Skagway is expected to get 800, 000 cruise ship passengers this summer. But they may not see any of the head tax that those passengers pay to cruise Alaska waters. That would mean the loss of more than $4 million dollars in revenue.
For Haines, it could mean a loss of about $190,000– and several other coastal communities would be hit hard as well. That money is often used for major projects like cruise docks and other infrastructure to support the industry in communities that depend on those visitors for revenue.
Eagle River Republican Sen. Anna MacKinnon proposed cutting the Commercial Passenger Vessel Excise Tax, or CPV, to communities during the senate finance committee in early April.
That move was opposed by Juneau Democratic Sen. Dennis Egan. He also represents Skagway and Haines, and combined, the CVP fund last year paid out more than eight-and-a-half million in revenues to the communities he represents. He is defended his stance in senate chambers on April 3rd.
“Many of these ports have taken out bonds to pay for cruise ship docks and other upgrades.” Egan said. “By law they have to use this money serving the ships and the passengers and fixing infrastructure. The state can’t spend this money on school and troopers. By federal law, it can’t close our budget gap.”
MacKinnon says she’s reaching out to communities to try to understand what debt and obligations they have that they are relying on the head tax to cover.
“But we can’t afford to advance pay people’s bond based on someone coming nor can we afford to go into the red as we did this last year on the cruise ship head tax,” she said.
The CVP was passed as a voter initiative in 2010. A portion of it is directed to the state general fund and the rest is paid out to communities.
Skagway Mayor Mark Schaefer says the loss of those funds would reverberate community-wide for his town. That community gets ten to twelve times the number of visitors as there are residents, meaning demand for town services skyrocket in the summer.
Schaefer says the tax revenue is used for everything from funding water, sewer and public works infrastructure to the library, visitor’s center, clinic and police operations.
In Haines, the proposal to nix the distribution of the tax to communities caught borough manager Dave Sosa off-guard.

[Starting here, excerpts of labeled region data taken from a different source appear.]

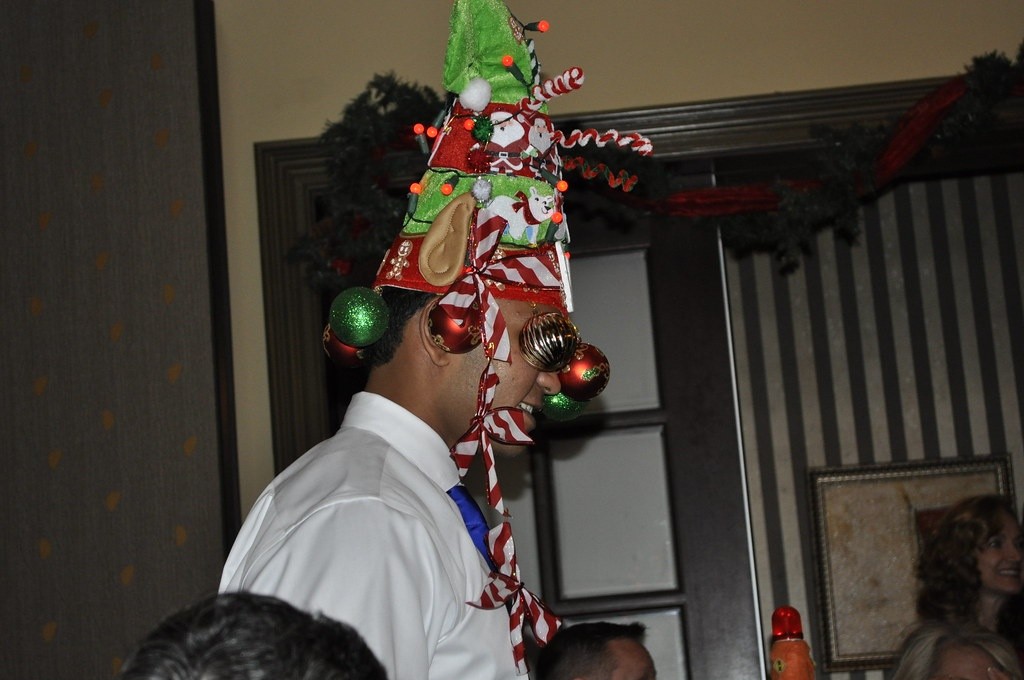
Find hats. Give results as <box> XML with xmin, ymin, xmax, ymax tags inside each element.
<box><xmin>375</xmin><ymin>0</ymin><xmax>574</xmax><ymax>309</ymax></box>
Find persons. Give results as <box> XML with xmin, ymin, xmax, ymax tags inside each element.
<box><xmin>910</xmin><ymin>494</ymin><xmax>1024</xmax><ymax>633</ymax></box>
<box><xmin>534</xmin><ymin>620</ymin><xmax>658</xmax><ymax>680</ymax></box>
<box><xmin>890</xmin><ymin>617</ymin><xmax>1023</xmax><ymax>680</ymax></box>
<box><xmin>215</xmin><ymin>286</ymin><xmax>594</xmax><ymax>680</ymax></box>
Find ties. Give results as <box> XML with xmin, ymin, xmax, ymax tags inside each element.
<box><xmin>451</xmin><ymin>485</ymin><xmax>501</xmax><ymax>576</ymax></box>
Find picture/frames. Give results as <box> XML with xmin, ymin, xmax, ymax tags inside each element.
<box><xmin>807</xmin><ymin>450</ymin><xmax>1019</xmax><ymax>675</ymax></box>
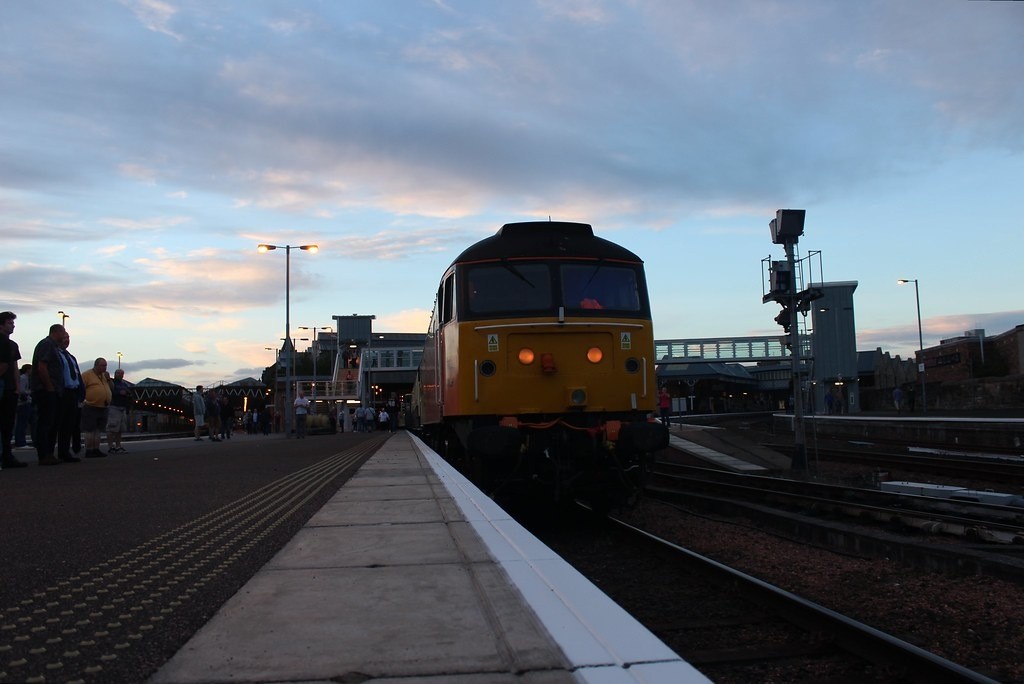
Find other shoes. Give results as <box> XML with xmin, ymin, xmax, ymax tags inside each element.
<box><xmin>2</xmin><ymin>459</ymin><xmax>28</xmax><ymax>468</ymax></box>
<box><xmin>216</xmin><ymin>438</ymin><xmax>221</xmax><ymax>441</ymax></box>
<box><xmin>94</xmin><ymin>449</ymin><xmax>107</xmax><ymax>456</ymax></box>
<box><xmin>212</xmin><ymin>437</ymin><xmax>216</xmax><ymax>441</ymax></box>
<box><xmin>85</xmin><ymin>450</ymin><xmax>97</xmax><ymax>457</ymax></box>
<box><xmin>194</xmin><ymin>437</ymin><xmax>202</xmax><ymax>440</ymax></box>
<box><xmin>72</xmin><ymin>453</ymin><xmax>80</xmax><ymax>458</ymax></box>
<box><xmin>58</xmin><ymin>454</ymin><xmax>81</xmax><ymax>462</ymax></box>
<box><xmin>39</xmin><ymin>455</ymin><xmax>62</xmax><ymax>464</ymax></box>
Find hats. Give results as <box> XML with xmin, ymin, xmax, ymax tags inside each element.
<box><xmin>196</xmin><ymin>386</ymin><xmax>205</xmax><ymax>389</ymax></box>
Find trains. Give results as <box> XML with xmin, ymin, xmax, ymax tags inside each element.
<box><xmin>409</xmin><ymin>220</ymin><xmax>669</xmax><ymax>512</ymax></box>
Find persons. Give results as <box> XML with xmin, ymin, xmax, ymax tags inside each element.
<box><xmin>191</xmin><ymin>349</ymin><xmax>404</xmax><ymax>442</ymax></box>
<box><xmin>784</xmin><ymin>395</ymin><xmax>794</xmax><ymax>415</ymax></box>
<box><xmin>892</xmin><ymin>385</ymin><xmax>916</xmax><ymax>416</ymax></box>
<box><xmin>659</xmin><ymin>387</ymin><xmax>671</xmax><ymax>428</ymax></box>
<box><xmin>824</xmin><ymin>389</ymin><xmax>841</xmax><ymax>415</ymax></box>
<box><xmin>0</xmin><ymin>312</ymin><xmax>130</xmax><ymax>470</ymax></box>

He and his staff are still trying to figure out the effects of potentially losing that money.
“If we lose that $190,000 that’s money we use to provide support to ensure the people coming here have a good time when they’re there and that the resources and services provided to them are what they would expect when they are going someplace,” Sosa said.
Skagway, Haines and other communities are lobbying lawmakers in the last days for the session to educate them on the potential effects on losing that revenue. Sosa says the way the money is used in individual communities reflects on tourism for the entire state.
“I would hope that it would be understood that without that money people visiting communities in Alaska may not have the experience they expected,” he said.
The proposal is in the Senate operating budget, but it will be debated again when the Senate and House meet in conference committee to hash out budget details.